** BEGIN Information supplied **
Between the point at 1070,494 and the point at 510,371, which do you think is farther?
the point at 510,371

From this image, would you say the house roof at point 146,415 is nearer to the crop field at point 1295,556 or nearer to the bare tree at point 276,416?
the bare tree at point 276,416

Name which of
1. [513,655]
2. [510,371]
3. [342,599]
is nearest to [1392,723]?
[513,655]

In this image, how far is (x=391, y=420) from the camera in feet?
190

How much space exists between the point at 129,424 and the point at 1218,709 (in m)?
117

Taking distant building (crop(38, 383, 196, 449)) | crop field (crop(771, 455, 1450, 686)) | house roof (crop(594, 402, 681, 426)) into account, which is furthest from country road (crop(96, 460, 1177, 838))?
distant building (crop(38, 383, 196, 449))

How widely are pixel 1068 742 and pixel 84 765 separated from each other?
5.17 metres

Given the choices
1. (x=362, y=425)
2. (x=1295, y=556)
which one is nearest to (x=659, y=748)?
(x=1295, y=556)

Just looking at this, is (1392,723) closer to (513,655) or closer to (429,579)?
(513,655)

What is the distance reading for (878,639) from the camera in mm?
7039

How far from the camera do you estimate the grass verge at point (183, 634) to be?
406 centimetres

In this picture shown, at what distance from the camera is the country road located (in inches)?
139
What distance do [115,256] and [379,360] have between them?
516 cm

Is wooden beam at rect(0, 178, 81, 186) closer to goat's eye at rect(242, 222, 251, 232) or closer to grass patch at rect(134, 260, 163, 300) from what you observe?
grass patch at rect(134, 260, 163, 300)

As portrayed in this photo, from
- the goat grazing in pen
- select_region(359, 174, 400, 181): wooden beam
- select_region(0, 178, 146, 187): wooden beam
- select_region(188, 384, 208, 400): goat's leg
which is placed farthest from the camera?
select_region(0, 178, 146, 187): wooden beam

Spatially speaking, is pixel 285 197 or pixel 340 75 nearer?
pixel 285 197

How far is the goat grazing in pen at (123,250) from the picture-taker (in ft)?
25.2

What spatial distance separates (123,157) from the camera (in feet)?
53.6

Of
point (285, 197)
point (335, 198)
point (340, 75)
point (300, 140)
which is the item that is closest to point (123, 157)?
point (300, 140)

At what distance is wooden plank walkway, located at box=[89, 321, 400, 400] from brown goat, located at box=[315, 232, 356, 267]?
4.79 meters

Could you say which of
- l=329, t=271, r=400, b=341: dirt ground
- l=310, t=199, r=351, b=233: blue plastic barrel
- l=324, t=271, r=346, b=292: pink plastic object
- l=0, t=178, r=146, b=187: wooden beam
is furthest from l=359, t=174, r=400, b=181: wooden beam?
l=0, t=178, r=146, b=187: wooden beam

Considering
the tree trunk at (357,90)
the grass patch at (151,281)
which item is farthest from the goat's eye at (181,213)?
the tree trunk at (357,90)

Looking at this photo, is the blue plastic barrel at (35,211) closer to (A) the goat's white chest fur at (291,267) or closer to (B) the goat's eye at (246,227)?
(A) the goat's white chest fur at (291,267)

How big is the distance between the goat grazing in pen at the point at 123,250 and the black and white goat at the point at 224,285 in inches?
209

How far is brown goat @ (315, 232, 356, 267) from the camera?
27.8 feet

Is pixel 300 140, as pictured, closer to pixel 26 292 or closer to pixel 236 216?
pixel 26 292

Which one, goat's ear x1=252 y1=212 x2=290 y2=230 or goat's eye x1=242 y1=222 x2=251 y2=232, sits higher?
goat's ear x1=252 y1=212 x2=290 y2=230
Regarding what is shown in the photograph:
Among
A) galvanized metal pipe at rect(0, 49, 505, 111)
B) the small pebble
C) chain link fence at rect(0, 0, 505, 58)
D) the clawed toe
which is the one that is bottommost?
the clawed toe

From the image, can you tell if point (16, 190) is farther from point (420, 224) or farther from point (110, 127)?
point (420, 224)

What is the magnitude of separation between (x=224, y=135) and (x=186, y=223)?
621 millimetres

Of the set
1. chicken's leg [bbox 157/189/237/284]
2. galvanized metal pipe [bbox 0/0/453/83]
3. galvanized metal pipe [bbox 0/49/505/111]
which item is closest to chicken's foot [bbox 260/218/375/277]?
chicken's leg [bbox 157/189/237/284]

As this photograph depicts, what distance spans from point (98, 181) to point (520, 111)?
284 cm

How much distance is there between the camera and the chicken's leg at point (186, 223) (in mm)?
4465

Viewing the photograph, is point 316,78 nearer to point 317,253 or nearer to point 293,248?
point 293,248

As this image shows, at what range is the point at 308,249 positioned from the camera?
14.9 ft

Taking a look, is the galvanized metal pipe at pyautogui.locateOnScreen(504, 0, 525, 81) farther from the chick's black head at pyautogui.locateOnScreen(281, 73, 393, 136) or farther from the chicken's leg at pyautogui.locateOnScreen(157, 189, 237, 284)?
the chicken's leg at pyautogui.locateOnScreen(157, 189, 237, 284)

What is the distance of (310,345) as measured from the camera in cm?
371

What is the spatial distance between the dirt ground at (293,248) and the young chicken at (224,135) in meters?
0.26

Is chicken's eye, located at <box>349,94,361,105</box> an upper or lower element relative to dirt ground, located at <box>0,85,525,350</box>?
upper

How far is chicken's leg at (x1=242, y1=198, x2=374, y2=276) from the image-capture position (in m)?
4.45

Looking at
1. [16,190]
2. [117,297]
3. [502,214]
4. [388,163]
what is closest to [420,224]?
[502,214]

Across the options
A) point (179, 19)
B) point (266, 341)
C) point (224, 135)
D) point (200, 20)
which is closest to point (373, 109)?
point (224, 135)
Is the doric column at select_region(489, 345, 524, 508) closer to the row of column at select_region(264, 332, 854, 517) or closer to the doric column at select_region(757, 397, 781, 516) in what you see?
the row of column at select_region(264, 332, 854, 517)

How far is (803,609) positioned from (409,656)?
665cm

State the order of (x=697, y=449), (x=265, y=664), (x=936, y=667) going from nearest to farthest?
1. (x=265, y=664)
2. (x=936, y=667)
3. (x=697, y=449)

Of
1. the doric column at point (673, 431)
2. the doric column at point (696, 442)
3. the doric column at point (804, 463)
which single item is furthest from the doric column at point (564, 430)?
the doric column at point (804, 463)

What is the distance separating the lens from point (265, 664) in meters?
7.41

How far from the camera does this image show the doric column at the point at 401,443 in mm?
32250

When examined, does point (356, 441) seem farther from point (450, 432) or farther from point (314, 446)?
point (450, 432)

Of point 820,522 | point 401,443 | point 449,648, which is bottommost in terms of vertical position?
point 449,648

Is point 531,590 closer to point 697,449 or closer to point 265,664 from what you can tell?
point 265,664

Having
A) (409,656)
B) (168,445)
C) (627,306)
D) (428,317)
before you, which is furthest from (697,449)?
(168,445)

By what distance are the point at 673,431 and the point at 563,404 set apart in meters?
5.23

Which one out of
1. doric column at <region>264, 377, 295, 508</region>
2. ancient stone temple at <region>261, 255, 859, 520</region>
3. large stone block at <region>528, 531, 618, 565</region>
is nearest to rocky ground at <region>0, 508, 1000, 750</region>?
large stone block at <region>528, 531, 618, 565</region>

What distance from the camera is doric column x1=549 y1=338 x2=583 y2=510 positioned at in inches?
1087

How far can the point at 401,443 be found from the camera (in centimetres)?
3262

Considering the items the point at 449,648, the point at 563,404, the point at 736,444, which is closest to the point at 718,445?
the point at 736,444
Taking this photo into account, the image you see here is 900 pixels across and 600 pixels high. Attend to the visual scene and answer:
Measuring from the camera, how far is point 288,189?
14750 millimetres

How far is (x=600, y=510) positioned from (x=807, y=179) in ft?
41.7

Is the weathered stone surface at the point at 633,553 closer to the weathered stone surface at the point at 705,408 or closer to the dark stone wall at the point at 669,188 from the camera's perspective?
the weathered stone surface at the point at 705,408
** END Information supplied **
Copy out all of the rows above again, swapping "country road" for "dirt road" wherever it appears and leaving everything else unchanged.

Between the point at 1070,494 and the point at 510,371, which do you think is farther?
the point at 510,371

From this image, would you say the house roof at point 146,415 is nearer to the crop field at point 1295,556 or nearer to the bare tree at point 276,416?
the bare tree at point 276,416

Name which of
1. [513,655]
2. [510,371]
3. [342,599]
is nearest to [1392,723]?
[513,655]

In this image, how far is (x=391, y=420) from the camera in feet?
190

How much space exists between the point at 129,424 and the point at 1218,709 (in m)?
117

Taking distant building (crop(38, 383, 196, 449)) | crop field (crop(771, 455, 1450, 686)) | house roof (crop(594, 402, 681, 426)) into account, which is furthest from dirt road (crop(96, 460, 1177, 838))?
distant building (crop(38, 383, 196, 449))

How widely are pixel 1068 742 and pixel 84 765 separated from each other?
5.17 metres

Given the choices
1. (x=362, y=425)
2. (x=1295, y=556)
which one is nearest to (x=659, y=748)?
(x=1295, y=556)

Just looking at this, is (1392,723) closer to (513,655) or closer to (429,579)?
(513,655)

What is the distance reading for (878,639) from the camera in mm?
7039

How far from the camera do you estimate the grass verge at point (183, 634) to be?
406 centimetres

In this picture shown, at what distance from the camera is the dirt road located (in inches)?
139
What distance do [115,256] and [379,360] have between them?
516 cm

Is wooden beam at rect(0, 178, 81, 186) closer to goat's eye at rect(242, 222, 251, 232) or closer to grass patch at rect(134, 260, 163, 300) from what you observe?
grass patch at rect(134, 260, 163, 300)

As portrayed in this photo, from
- the goat grazing in pen
- select_region(359, 174, 400, 181): wooden beam
- select_region(0, 178, 146, 187): wooden beam
- select_region(188, 384, 208, 400): goat's leg
which is placed farthest from the camera?
select_region(0, 178, 146, 187): wooden beam

Spatially speaking, is pixel 285 197 or pixel 340 75 nearer?
pixel 285 197

How far is the goat grazing in pen at (123,250) from the picture-taker (in ft)?
25.2

What spatial distance separates (123,157) from the camera (in feet)?
53.6

Of
point (285, 197)
point (335, 198)
point (340, 75)
point (300, 140)
which is the item that is closest to point (123, 157)?
point (300, 140)

At what distance is wooden plank walkway, located at box=[89, 321, 400, 400] from brown goat, located at box=[315, 232, 356, 267]?
4.79 meters

Could you say which of
- l=329, t=271, r=400, b=341: dirt ground
- l=310, t=199, r=351, b=233: blue plastic barrel
- l=324, t=271, r=346, b=292: pink plastic object
- l=0, t=178, r=146, b=187: wooden beam
is furthest from l=359, t=174, r=400, b=181: wooden beam?
l=0, t=178, r=146, b=187: wooden beam

Considering
the tree trunk at (357,90)
the grass patch at (151,281)
which item is farthest from the goat's eye at (181,213)?
the tree trunk at (357,90)

Looking at this photo, is the blue plastic barrel at (35,211) closer to (A) the goat's white chest fur at (291,267) or closer to (B) the goat's eye at (246,227)?
(A) the goat's white chest fur at (291,267)

How big is the distance between the goat grazing in pen at the point at 123,250 and the black and white goat at the point at 224,285 in inches?
209

How far is brown goat @ (315, 232, 356, 267) from the camera?
27.8 feet

Is pixel 300 140, as pictured, closer to pixel 26 292 or closer to pixel 236 216?
pixel 26 292

Which one, goat's ear x1=252 y1=212 x2=290 y2=230 or goat's eye x1=242 y1=222 x2=251 y2=232, sits higher?
goat's ear x1=252 y1=212 x2=290 y2=230
Regarding what is shown in the photograph:
Among
A) galvanized metal pipe at rect(0, 49, 505, 111)
B) the small pebble
C) chain link fence at rect(0, 0, 505, 58)
D) the clawed toe
which is the one that is bottommost?
the clawed toe

From the image, can you tell if point (16, 190) is farther from point (420, 224) or farther from point (110, 127)?
point (420, 224)

What is the magnitude of separation between (x=224, y=135) and (x=186, y=223)?
621 millimetres

Of the set
1. chicken's leg [bbox 157/189/237/284]
2. galvanized metal pipe [bbox 0/0/453/83]
3. galvanized metal pipe [bbox 0/49/505/111]
which item is closest to chicken's foot [bbox 260/218/375/277]?
chicken's leg [bbox 157/189/237/284]

As this photograph depicts, what distance spans from point (98, 181) to point (520, 111)?
284 cm

How much distance is there between the camera and the chicken's leg at point (186, 223) (in mm)?
4465

Viewing the photograph, is point 316,78 nearer to point 317,253 or nearer to point 293,248?
point 293,248

As this image shows, at what range is the point at 308,249 positioned from the camera?
14.9 ft

Taking a look, is the galvanized metal pipe at pyautogui.locateOnScreen(504, 0, 525, 81) farther from the chick's black head at pyautogui.locateOnScreen(281, 73, 393, 136) or farther from the chicken's leg at pyautogui.locateOnScreen(157, 189, 237, 284)?
the chicken's leg at pyautogui.locateOnScreen(157, 189, 237, 284)

What is the distance of (310,345) as measured from the camera in cm?
371

What is the spatial distance between the dirt ground at (293,248) and the young chicken at (224,135) in meters?
0.26

Is chicken's eye, located at <box>349,94,361,105</box> an upper or lower element relative to dirt ground, located at <box>0,85,525,350</box>?
upper

How far is chicken's leg at (x1=242, y1=198, x2=374, y2=276) from the image-capture position (in m)?
4.45

Looking at
1. [16,190]
2. [117,297]
3. [502,214]
4. [388,163]
what is closest to [420,224]?
[502,214]

Across the options
A) point (179, 19)
B) point (266, 341)
C) point (224, 135)
D) point (200, 20)
which is closest to point (373, 109)?
point (224, 135)
Is the doric column at select_region(489, 345, 524, 508) closer to the row of column at select_region(264, 332, 854, 517) or closer to the doric column at select_region(757, 397, 781, 516) in what you see?
the row of column at select_region(264, 332, 854, 517)

How far is (803,609) positioned from (409,656)?
665cm

State the order of (x=697, y=449), (x=265, y=664), (x=936, y=667) going from nearest to farthest?
1. (x=265, y=664)
2. (x=936, y=667)
3. (x=697, y=449)

Of
1. the doric column at point (673, 431)
2. the doric column at point (696, 442)
3. the doric column at point (804, 463)
which single item is furthest from the doric column at point (564, 430)?
the doric column at point (804, 463)

What is the distance separating the lens from point (265, 664) in meters?
7.41

How far from the camera does this image show the doric column at the point at 401,443 in mm?
32250

When examined, does point (356, 441) seem farther from point (450, 432) or farther from point (314, 446)?
point (450, 432)

Of point 820,522 | point 401,443 | point 449,648, which is bottommost in terms of vertical position?
point 449,648

Is point 531,590 closer to point 697,449 or closer to point 265,664 from what you can tell?
point 265,664

Having
A) (409,656)
B) (168,445)
C) (627,306)
D) (428,317)
before you, which is furthest from (697,449)?
(168,445)

By what distance are the point at 673,431 and the point at 563,404 set apart in meters?
5.23

Which one out of
1. doric column at <region>264, 377, 295, 508</region>
2. ancient stone temple at <region>261, 255, 859, 520</region>
3. large stone block at <region>528, 531, 618, 565</region>
is nearest to rocky ground at <region>0, 508, 1000, 750</region>?
large stone block at <region>528, 531, 618, 565</region>

What distance from the camera is doric column x1=549 y1=338 x2=583 y2=510 positioned at in inches?
1087

How far can the point at 401,443 be found from the camera (in centimetres)?
3262

Considering the items the point at 449,648, the point at 563,404, the point at 736,444, which is closest to the point at 718,445?
the point at 736,444
Taking this photo into account, the image you see here is 900 pixels across and 600 pixels high. Attend to the visual scene and answer:
Measuring from the camera, how far is point 288,189?
14750 millimetres

How far is (x=600, y=510) positioned from (x=807, y=179) in ft?
41.7

Is the weathered stone surface at the point at 633,553 closer to the weathered stone surface at the point at 705,408 or closer to the dark stone wall at the point at 669,188 from the camera's perspective?
the weathered stone surface at the point at 705,408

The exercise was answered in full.